Friday, August 27, 2004

Swiftvets - Kerry's First Purple Heart

One of the Swiftvet charges is that Kerry's first Purple Heart was awarded for an unitentionally self-inflicted wound. Kerry fired off a grenade too close to the boat he was on and was hit by a piece of shrapnel. The Kerry campaign subsequently backtracked, admitting that the wound might have been self-inflicted. Now the charge is bolstered by the testimony of retired Rear Adm. William L. Schachte Jr. as reported here by Robert Novak (the entire transcript of Admiral Schachte's comments is here). Back in 1968, Schachte was a lieutenant in Kerry's unit and claims that he was onboard with Kerry when the incident happened.
"I was absolutely in the skimmer" in the early morning on Dec. 2, 1968, when Lt. (j.g.) John Kerry was involved in an incident that led to his first Purple Heart.

"Kerry nicked himself with a M-79 [grenade launcher]," Schachte said in a telephone interview from his home in Charleston, S.C. He said, "Kerry requested a Purple Heart."

Schachte, a lieutenant, said he was in command of the small boat called a Boston whaler or skimmer, with Kerry aboard in his first combat mission in the Vietnam War. The third crew member was an enlisted man, whose name Schachte did not remember.

Schachte, in fact developed the operation Kerry was on, which involved the use of a small boat, a Boston whaler with an outboard motor, operating very close to shore to flush out enemy forces so that the larger swift boats could move in.
Around 3 a.m. on Dec. 2, Schachte said, the skimmer -- code-named "Batman" -- fired a hand-held flare. He said that after Kerry's M-16 rifle jammed, the new officer picked up the M-79 and, "I heard a 'thunk.' There was no fire from the enemy," he said.

The Kerry campaign, and by his silence on the issue, Kerry himself, had previously held that Schachte was not present, but testimony from other members of the unit does not support that.
Patrick Runyon and William Zaladonis are the two enlisted men who said they were aboard the skimmer and did not know Schachte. However, two other former officers interviewed Thursday confirmed that Schachte was the originator of the technique and always was aboard the Boston whaler for these missions.

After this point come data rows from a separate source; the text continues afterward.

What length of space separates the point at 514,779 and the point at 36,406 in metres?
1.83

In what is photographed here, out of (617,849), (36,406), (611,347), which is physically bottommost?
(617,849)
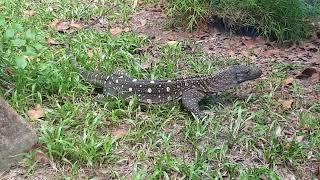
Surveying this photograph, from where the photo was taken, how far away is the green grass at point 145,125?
484 cm

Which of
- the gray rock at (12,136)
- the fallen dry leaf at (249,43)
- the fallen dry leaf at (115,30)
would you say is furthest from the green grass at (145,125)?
the fallen dry leaf at (115,30)

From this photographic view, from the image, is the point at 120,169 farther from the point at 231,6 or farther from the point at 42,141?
the point at 231,6

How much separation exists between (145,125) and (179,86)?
0.69 m

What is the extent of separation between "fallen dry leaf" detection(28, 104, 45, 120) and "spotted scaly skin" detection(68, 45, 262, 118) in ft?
2.60

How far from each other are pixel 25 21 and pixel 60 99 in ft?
7.73

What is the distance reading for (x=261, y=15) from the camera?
25.6 ft

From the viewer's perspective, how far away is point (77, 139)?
5062 millimetres

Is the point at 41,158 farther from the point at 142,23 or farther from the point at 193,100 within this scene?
the point at 142,23

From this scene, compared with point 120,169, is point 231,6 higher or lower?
higher

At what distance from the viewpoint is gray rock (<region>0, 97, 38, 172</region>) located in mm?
4738

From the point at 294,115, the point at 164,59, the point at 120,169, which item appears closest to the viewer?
the point at 120,169

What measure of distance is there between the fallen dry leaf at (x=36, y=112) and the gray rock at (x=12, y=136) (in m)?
0.60

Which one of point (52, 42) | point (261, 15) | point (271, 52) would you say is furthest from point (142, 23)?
point (271, 52)

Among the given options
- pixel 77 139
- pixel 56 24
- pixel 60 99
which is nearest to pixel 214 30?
pixel 56 24
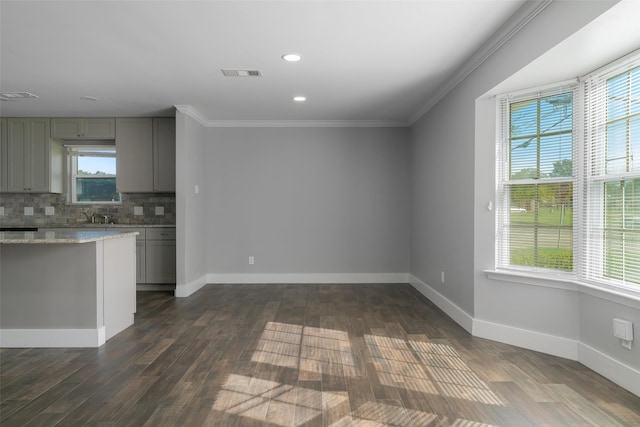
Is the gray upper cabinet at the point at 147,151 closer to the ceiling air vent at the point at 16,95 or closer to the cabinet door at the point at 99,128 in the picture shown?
the cabinet door at the point at 99,128

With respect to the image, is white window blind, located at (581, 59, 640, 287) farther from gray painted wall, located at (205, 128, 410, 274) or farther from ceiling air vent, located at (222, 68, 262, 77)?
gray painted wall, located at (205, 128, 410, 274)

Grant Hibbard, who as a lieutenant commander was Schachte's superior officer, confirmed that Schachte always went on these skimmer missions and said, "I don't think he [Kerry] was alone" on his first assignment. Hibbard said he had told Kerry to "forget it" when he asked for a Purple Heart.

Ted Peck, another swift boat commander, said, "I remember Bill [Schachte] telling me it didn't happen" -- that is, Kerry getting an enemy-inflicted wound. He said it would be "impossible" for Kerry to have been in the skimmer without Schachte.